External CA
-
Im trying to add a user cert from an external CA to a user. But its not working, that is the requirements on the certificate to add it to a user?
/Fredrik
-
Which part doesn't work?
Does it give an error, or does the CA just not show up in the list?
-
I have no internal CA so then Im trying to add a certificate to a user I get this message. "No internal Certificate Authorities have been defined. You must createย an internal CA before creating an internal certificate."
/Fredrik
-
Hmm, I thought you could still make a user key in that case, but I'll need to run some tests to see what the problem might be there.
-
Yeah the user key needs to be 'signed' by the CA, which requires its private key.
What you really need is to make a CSR, which is then signed by the CA, and then import the resulting key into the user.

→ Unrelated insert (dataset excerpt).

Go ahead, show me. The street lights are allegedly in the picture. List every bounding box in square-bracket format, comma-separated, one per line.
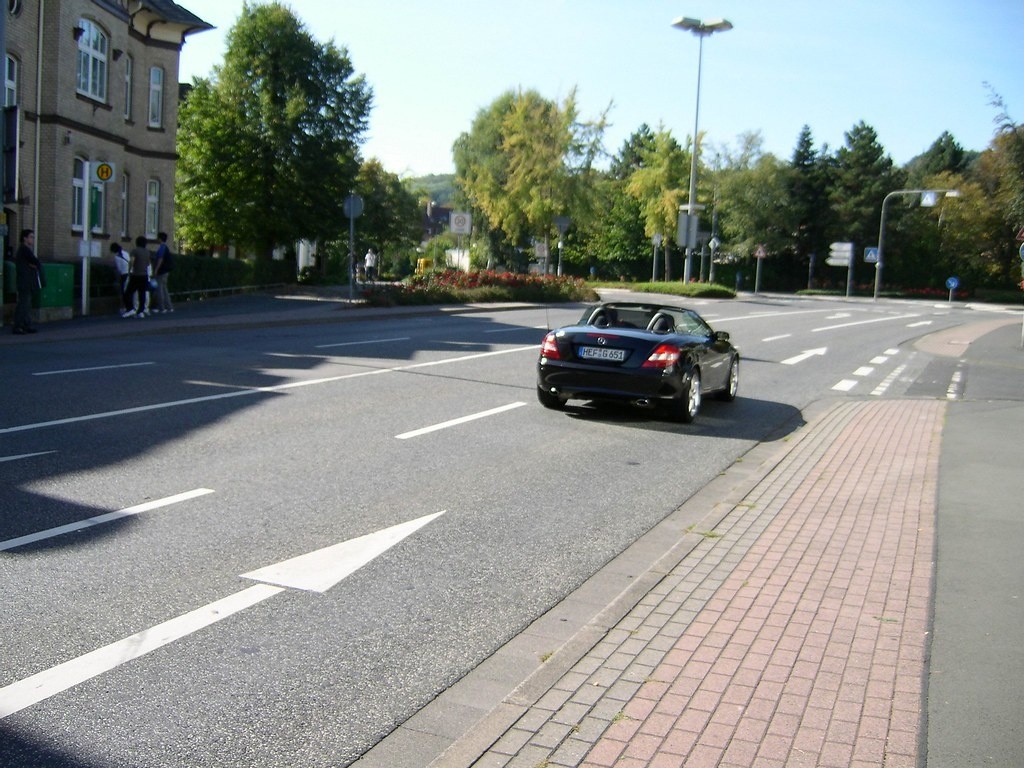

Looks like we don't have a way in the GUI to make a CSR for a user cert though.
-
I already have a certificate for the user that I would like to use. But if the only way is to make a CSR I can.
/Fredrik
-
Why do you need to import the user cert into the GUI?
I have a ticket open to add that, but it really doesn't gain you much of anything (besides the ability to use the client exporter)
-
I want to run an OpenVPN server on my firewall with my external certificate and use the client exporter. I think there is some other problems to run a OpenVPN server with an external CA.
/Fredrik
-
The only thing holding you back from that scenario is that you can't use the exporter.
What "other problems" are you referring to with an external CA?
-
Would like to use the client exportet, but here is no big problem to not use it.
One more thing regarding external user cert. I can and have imported the user cert in cert manager. So I want to bind that cert to a user.
I have done some more digging in the other problem, its the wizard thats not working. I select in the wizard that i want to use an existing external CA. But the wizard still creates a new internal CA for my openvpn server.
/Fredrik
-
One more thing regarding external user cert. I can and have imported the user cert in cert manager. So I want to bind that cert to a user.
You can't do that from there. (yet?) That isn't used for user certificates right now, though eventually I'd like to unify that so it can be managed from the same place in addition to doing it from the user manager.
I have done some more digging in the other problem, its the wizard thats not working. I select in the wizard that i want to use an existing external CA. But the wizard still creates a new internal CA for my openvpn server.
I'll have to look into that. It's been a while since I worked on the wizard, I thought that was working last time I tested it.
-
Selecting an existing CA (internal or external) should be OK now in the wizard. It won't be in the next snapshot, but it will be in the one after that.